*Directions*
Copy out the data exactly as it appears, without a single image.

[Opening Records for the exercise section]

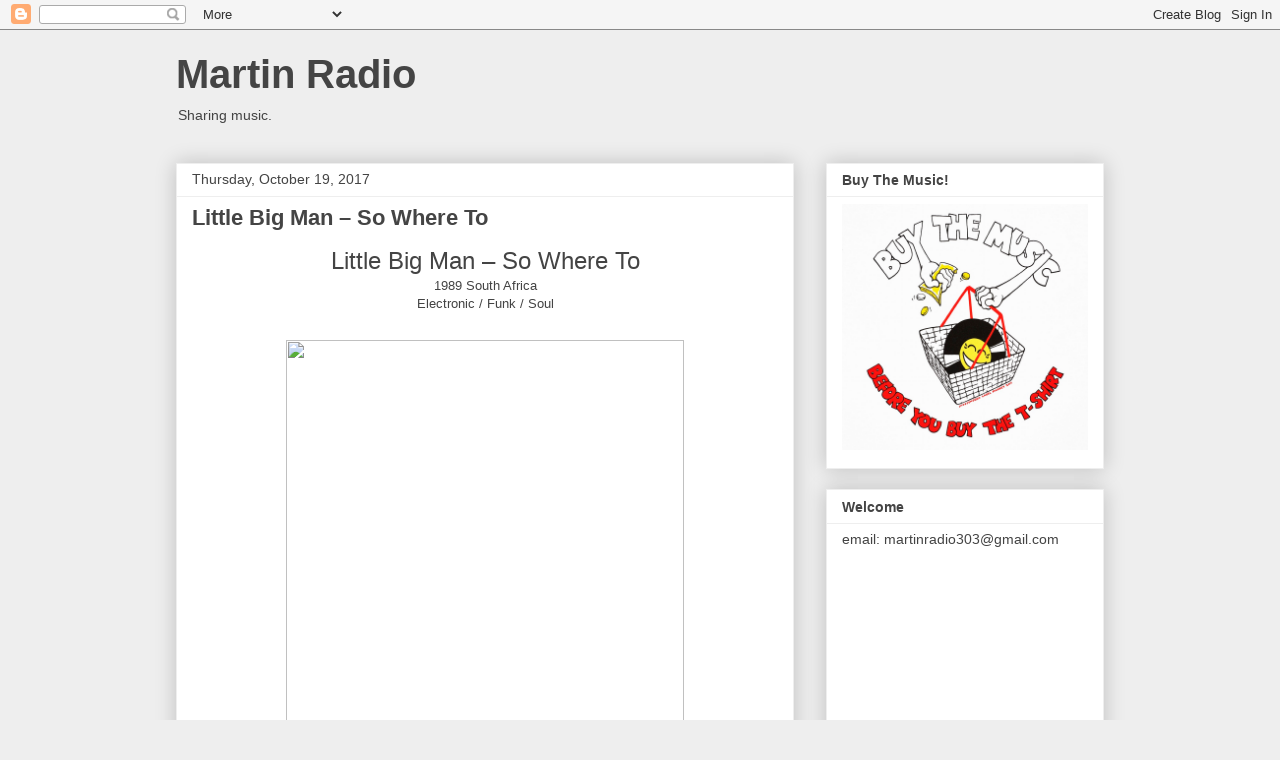

--- FILE ---
content_type: text/html; charset=utf-8
request_url: https://accounts.google.com/o/oauth2/postmessageRelay?parent=https%3A%2F%2Fwww.martinradio.com&jsh=m%3B%2F_%2Fscs%2Fabc-static%2F_%2Fjs%2Fk%3Dgapi.lb.en.2kN9-TZiXrM.O%2Fd%3D1%2Frs%3DAHpOoo_B4hu0FeWRuWHfxnZ3V0WubwN7Qw%2Fm%3D__features__
body_size: 162
content:
<!DOCTYPE html><html><head><title></title><meta http-equiv="content-type" content="text/html; charset=utf-8"><meta http-equiv="X-UA-Compatible" content="IE=edge"><meta name="viewport" content="width=device-width, initial-scale=1, minimum-scale=1, maximum-scale=1, user-scalable=0"><script src='https://ssl.gstatic.com/accounts/o/2580342461-postmessagerelay.js' nonce="bkd6QDx5sS_973a7vNMzGQ"></script></head><body><script type="text/javascript" src="https://apis.google.com/js/rpc:shindig_random.js?onload=init" nonce="bkd6QDx5sS_973a7vNMzGQ"></script></body></html>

[Closing Records for the exercise section]

*Task output*
--- FILE ---
content_type: text/html; charset=utf-8
request_url: https://accounts.google.com/o/oauth2/postmessageRelay?parent=https%3A%2F%2Fwww.martinradio.com&jsh=m%3B%2F_%2Fscs%2Fabc-static%2F_%2Fjs%2Fk%3Dgapi.lb.en.2kN9-TZiXrM.O%2Fd%3D1%2Frs%3DAHpOoo_B4hu0FeWRuWHfxnZ3V0WubwN7Qw%2Fm%3D__features__
body_size: 162
content:
<!DOCTYPE html><html><head><title></title><meta http-equiv="content-type" content="text/html; charset=utf-8"><meta http-equiv="X-UA-Compatible" content="IE=edge"><meta name="viewport" content="width=device-width, initial-scale=1, minimum-scale=1, maximum-scale=1, user-scalable=0"><script src='https://ssl.gstatic.com/accounts/o/2580342461-postmessagerelay.js' nonce="bkd6QDx5sS_973a7vNMzGQ"></script></head><body><script type="text/javascript" src="https://apis.google.com/js/rpc:shindig_random.js?onload=init" nonce="bkd6QDx5sS_973a7vNMzGQ"></script></body></html>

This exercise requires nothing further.